The mean absolute error (MAE) is calculated by the following formula:

$$\begin{aligned} MAE=\frac{1}{N}\sum _{t=1}^N|Observed_t-Predicted_t| \end{aligned}$$

(2)

Among them, the $Observed_t$ indicates the input data value of the model, the $Predicted_t$ indicates the output data value of the model, and $N$ indicates the size of the test set. MAE is the average of the absolute values of the deviations from the arithmetic mean of all individual observations. MAE can avoid the problem of errors cancelling each other, so it can accurately reflect the size of the actual prediction error.

To verify that the model proposed in this paper is better, experiments are compared with literature¹⁴, as shown in the following Table 1.

Table 1 Comparison of MAE and MSE of models.

Full size table

Theoretical analysis

If encryption algorithms, specifically the compareTag method, are not considered, the data security deduplication method based on random message lock encryption simply searches for duplicate data through a basic loop. To improve the search efficiency, the only option is to reduce the number of iterations. This is the rationale behind the introduction of summary tags in this paper, which leverage the similarity of the summary tags to filter out a large number of fingerprint tags that do not require comparison. Therefore, the summary tags are central to the proposed method. In addition to possessing similarity, they must also ensure a certain level of security, as they cannot be encrypted; otherwise, rapid similarity calculations would be hindered. To ensure both the effectiveness and security of the method, the summary tags must satisfy the following four properties.

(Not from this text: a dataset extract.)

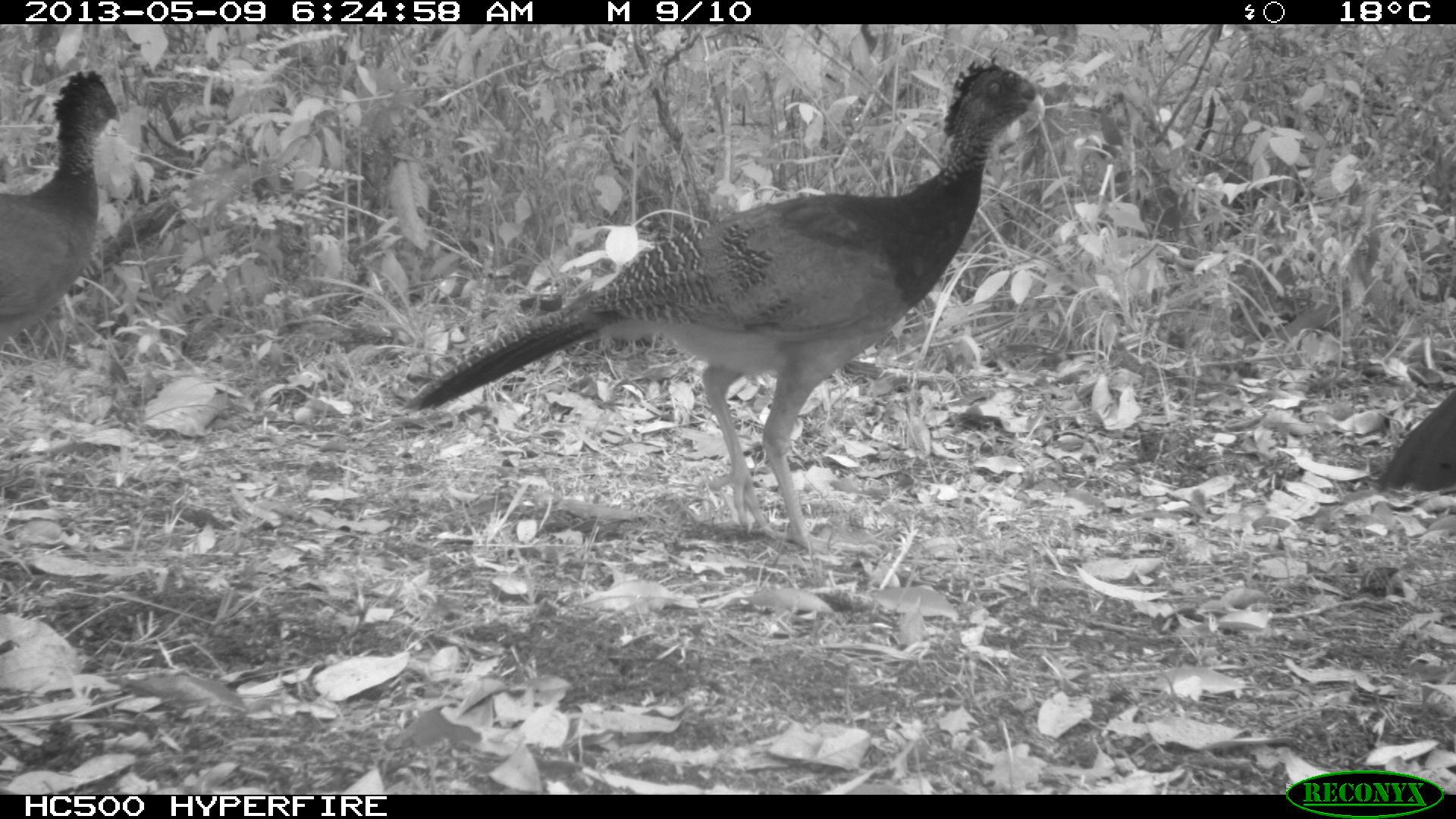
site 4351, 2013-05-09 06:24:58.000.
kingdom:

Properties that the summary tags should satisfy

Let the data be denoted as $m$, and the summary tag generated from the data be denoted as $\tau (m)$. The summary tag should satisfy the following properties:

$\textcircled {1}$ The original data $m$ cannot be restored from $\tau (m)$.
$\textcircled {2}$ If $\tau (m_1) = \tau (m_2)$, it does not imply that $m_1 = m_2$.
$\textcircled {3}$ Even if $m_1 = m_2$, if different models are used to generate $\tau _1(m_1)$ and $\tau _2(m_2)$, it should still hold that $\tau _1(m_1) \ne \tau _2(m_2)$.
$\textcircled {4}$ If $m_1$ and $m_2$ are similar, then $\tau (m_1)$ and $\tau (m_2)$ should also be similar, and the similarity can be represented by Euclidean distance.

The first three properties relate to the security of the summary tags, while the last property concerns their similarity.

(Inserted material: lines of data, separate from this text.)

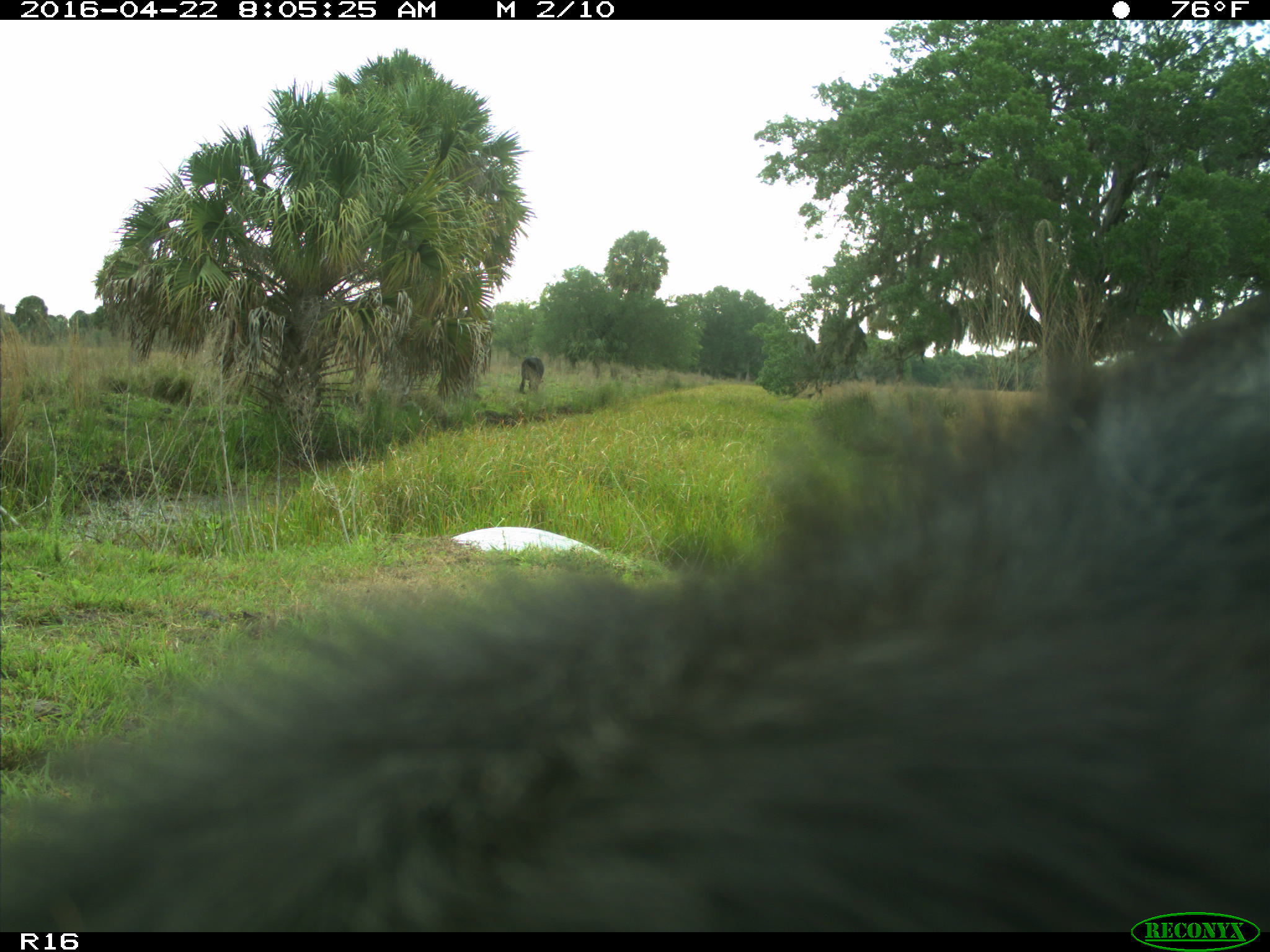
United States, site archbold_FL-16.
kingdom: Animalia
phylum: Chordata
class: Mammalia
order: Artiodactyla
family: Bovidae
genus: Bos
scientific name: Bos taurus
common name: domestic cow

Analysis of how the CAE model satisfies the above properties

(1) Properties $\textcircled {1}$ and $\textcircled {2}$:

The CAE model maps the high-dimensional input $\textbf{x} \in {R}^n$ to a low-dimensional representation $\textbf{y} = f(\textbf{x}) \in {R}^m$, where $m \ll n$. Ignoring the activation function, this process can be represented as a linear transformation:

$$\begin{aligned} y=Mx\textrm{,}M\in R^{m\times n_{\omega }} \end{aligned}$$

(3)

Since $M$ is rank-deficient and non-invertible, there does not exist an $f^{-1}$ that can recover $\textbf{x}$ from $\textbf{y}$, thus satisfying the non-invertibility property (Property $\textcircled {1}$). Consequently, multiple $\textbf{x}$ values may map to the same $\textbf{y}$, naturally satisfying Property $\textcircled {2}$. Considering the inclusion of an activation function $g$, the model becomes $\textbf{z} = g(M\textbf{x})$. Although common activation functions (such as ReLU or sigmoid) are monotonic and possess an inverse $g^{-1}$, the overall mapping $g(f(\textbf{x}))$ remains non-invertible due to the non-invertibility of $f$. Therefore, the model still satisfies Properties $\textcircled {1}$ and $\textcircled {2}$. To further enhance the security of the summary tags, an irreversible activation function–such as a non-monotonic periodic function like $\sin$–can be introduced. The specific approach is to use a monotonic activation function during model training to ensure convergence, while employing a non-monotonic activation function when generating summary tags to enhance their security. This ensures that even similar summary tags do not indicate that the associated data is similar. The experimental section of this paper provides relevant verification of the properties of non-monotonic activation functions.

(2) Properties $\textcircled {3}$:

To ensure that the same data generates different summary tags for different users, multiple independently trained autoencoder models must be used. Let user 1 and user 2 train models $f_1(\textbf{x}) = M_1\textbf{x}$ and $f_2(\textbf{x}) = M_2\textbf{x}$, respectively. Due to differences in training data and initialization, it follows that $M_1 \ne M_2$, resulting in the following for the same input $\textbf{x}$:

$$\begin{aligned} \tau _I(x){=}M_Ix{\ne }\tau _2(x){=}M_2x \end{aligned}$$

(4)

This diversity prevents adversaries from deducing the original data from the summary tags, thereby enhancing semantic security. Property $\textcircled {3}$ is a critical attribute for ensuring the semantic security of the summary tags, and it can only be achieved by applying multiple autoencoder models. This is also the key reason why Locality-Sensitive Hashing (LSH) is not used to generate summary tags in this paper. The experimental section of Reference¹⁴ provides verification that summary tags generated from the same data may differ when using different models.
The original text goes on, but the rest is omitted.